Records for this task »
------------------------------------------------

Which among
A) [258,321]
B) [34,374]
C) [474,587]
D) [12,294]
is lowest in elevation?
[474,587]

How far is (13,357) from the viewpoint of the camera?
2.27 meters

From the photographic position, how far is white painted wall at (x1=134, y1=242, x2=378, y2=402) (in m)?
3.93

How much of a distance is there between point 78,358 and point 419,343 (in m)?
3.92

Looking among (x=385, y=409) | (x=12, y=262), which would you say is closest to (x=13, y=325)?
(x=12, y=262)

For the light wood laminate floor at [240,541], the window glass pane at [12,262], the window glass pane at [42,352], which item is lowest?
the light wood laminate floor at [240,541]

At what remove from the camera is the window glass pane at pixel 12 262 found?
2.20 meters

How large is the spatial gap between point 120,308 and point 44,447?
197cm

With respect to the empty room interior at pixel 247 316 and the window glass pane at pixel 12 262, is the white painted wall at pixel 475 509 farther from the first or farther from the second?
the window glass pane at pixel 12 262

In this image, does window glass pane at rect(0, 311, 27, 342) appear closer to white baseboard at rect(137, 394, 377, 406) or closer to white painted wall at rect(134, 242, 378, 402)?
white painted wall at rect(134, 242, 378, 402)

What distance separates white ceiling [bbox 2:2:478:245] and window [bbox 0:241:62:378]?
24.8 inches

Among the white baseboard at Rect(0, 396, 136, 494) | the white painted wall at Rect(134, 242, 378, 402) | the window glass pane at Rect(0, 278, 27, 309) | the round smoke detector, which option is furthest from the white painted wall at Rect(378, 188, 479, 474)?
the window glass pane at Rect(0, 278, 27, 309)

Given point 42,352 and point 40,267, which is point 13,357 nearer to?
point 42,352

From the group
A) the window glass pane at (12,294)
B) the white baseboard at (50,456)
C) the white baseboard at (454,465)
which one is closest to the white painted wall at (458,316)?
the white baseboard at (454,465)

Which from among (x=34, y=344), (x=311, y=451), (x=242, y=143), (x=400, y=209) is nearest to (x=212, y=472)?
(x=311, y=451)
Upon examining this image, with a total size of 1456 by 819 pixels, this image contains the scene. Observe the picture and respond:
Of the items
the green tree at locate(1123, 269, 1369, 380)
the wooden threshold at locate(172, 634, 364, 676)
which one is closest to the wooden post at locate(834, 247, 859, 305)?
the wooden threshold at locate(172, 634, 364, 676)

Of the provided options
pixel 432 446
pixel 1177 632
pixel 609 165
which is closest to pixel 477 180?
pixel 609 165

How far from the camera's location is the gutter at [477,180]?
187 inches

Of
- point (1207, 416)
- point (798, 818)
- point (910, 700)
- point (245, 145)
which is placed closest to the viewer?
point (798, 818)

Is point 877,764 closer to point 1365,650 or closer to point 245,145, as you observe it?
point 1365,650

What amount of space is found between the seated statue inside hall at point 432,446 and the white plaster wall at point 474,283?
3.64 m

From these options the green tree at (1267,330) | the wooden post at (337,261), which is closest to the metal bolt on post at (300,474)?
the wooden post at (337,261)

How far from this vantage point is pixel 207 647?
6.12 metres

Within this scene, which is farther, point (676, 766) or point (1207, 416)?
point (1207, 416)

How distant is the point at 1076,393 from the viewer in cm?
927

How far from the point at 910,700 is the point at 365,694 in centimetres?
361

------------------------------------------------

Set task » The entries above should be repeated exactly, every one of them.

Result »
Which among
A) [258,321]
B) [34,374]
C) [474,587]
D) [12,294]
is lowest in elevation?
[474,587]

How far is (13,357) from the viewpoint of the camera?
2.27 meters

From the photographic position, how far is white painted wall at (x1=134, y1=242, x2=378, y2=402) (in m)?
3.93

How much of a distance is there between point 78,358 and point 419,343 (in m)?
3.92

Looking among (x=385, y=409) | (x=12, y=262), which would you say is closest to (x=13, y=325)?
(x=12, y=262)

For the light wood laminate floor at [240,541], the window glass pane at [12,262], the window glass pane at [42,352], which item is lowest?
the light wood laminate floor at [240,541]

At what remove from the camera is the window glass pane at pixel 12 262 found?
2.20 meters

How large is the spatial gap between point 120,308 and point 44,447?
197cm

With respect to the empty room interior at pixel 247 316 and the window glass pane at pixel 12 262, is the white painted wall at pixel 475 509 farther from the first or farther from the second?
the window glass pane at pixel 12 262

In this image, does window glass pane at rect(0, 311, 27, 342) appear closer to white baseboard at rect(137, 394, 377, 406) or closer to white painted wall at rect(134, 242, 378, 402)?
white painted wall at rect(134, 242, 378, 402)

What distance separates white ceiling [bbox 2:2:478:245] and window [bbox 0:241:62:378]?
24.8 inches

Among the white baseboard at Rect(0, 396, 136, 494) | the white painted wall at Rect(134, 242, 378, 402) | the window glass pane at Rect(0, 278, 27, 309) | the round smoke detector, which option is furthest from the white painted wall at Rect(378, 188, 479, 474)?
the window glass pane at Rect(0, 278, 27, 309)

Given point 42,352 and point 40,267, which is point 13,357 nearer to?
point 42,352

From the group
A) the window glass pane at (12,294)
B) the white baseboard at (50,456)
C) the white baseboard at (454,465)
which one is closest to the white painted wall at (458,316)?
the white baseboard at (454,465)

Which from among (x=34, y=344), (x=311, y=451), (x=242, y=143), (x=400, y=209) is nearest to (x=212, y=472)?
(x=311, y=451)
Upon examining this image, with a total size of 1456 by 819 pixels, this image contains the scene. Observe the picture and respond:
Of the items
the green tree at locate(1123, 269, 1369, 380)
the wooden threshold at locate(172, 634, 364, 676)
which one is closest to the wooden post at locate(834, 247, 859, 305)?
the wooden threshold at locate(172, 634, 364, 676)

Of the provided options
pixel 432 446
pixel 1177 632
pixel 609 165
which is closest to pixel 477 180?
pixel 609 165

How far from the camera's location is the gutter at [477,180]?
187 inches

Of
- point (1207, 416)
- point (798, 818)
- point (910, 700)
- point (245, 145)
which is placed closest to the viewer?
point (798, 818)

Is point 877,764 closer to point 1365,650 or closer to point 245,145, as you observe it?
point 1365,650

What amount of space is found between the seated statue inside hall at point 432,446 and the white plaster wall at point 474,283?
3.64 m

From these options the green tree at (1267,330) | the wooden post at (337,261), which is closest to the metal bolt on post at (300,474)?
the wooden post at (337,261)

How far from this vantage point is pixel 207 647?
6.12 metres

Within this scene, which is farther, point (676, 766) or point (1207, 416)?
point (1207, 416)

How distant is the point at 1076,393 from the viewer in cm?
927

How far from the point at 910,700 is the point at 365,694 in centimetres?
361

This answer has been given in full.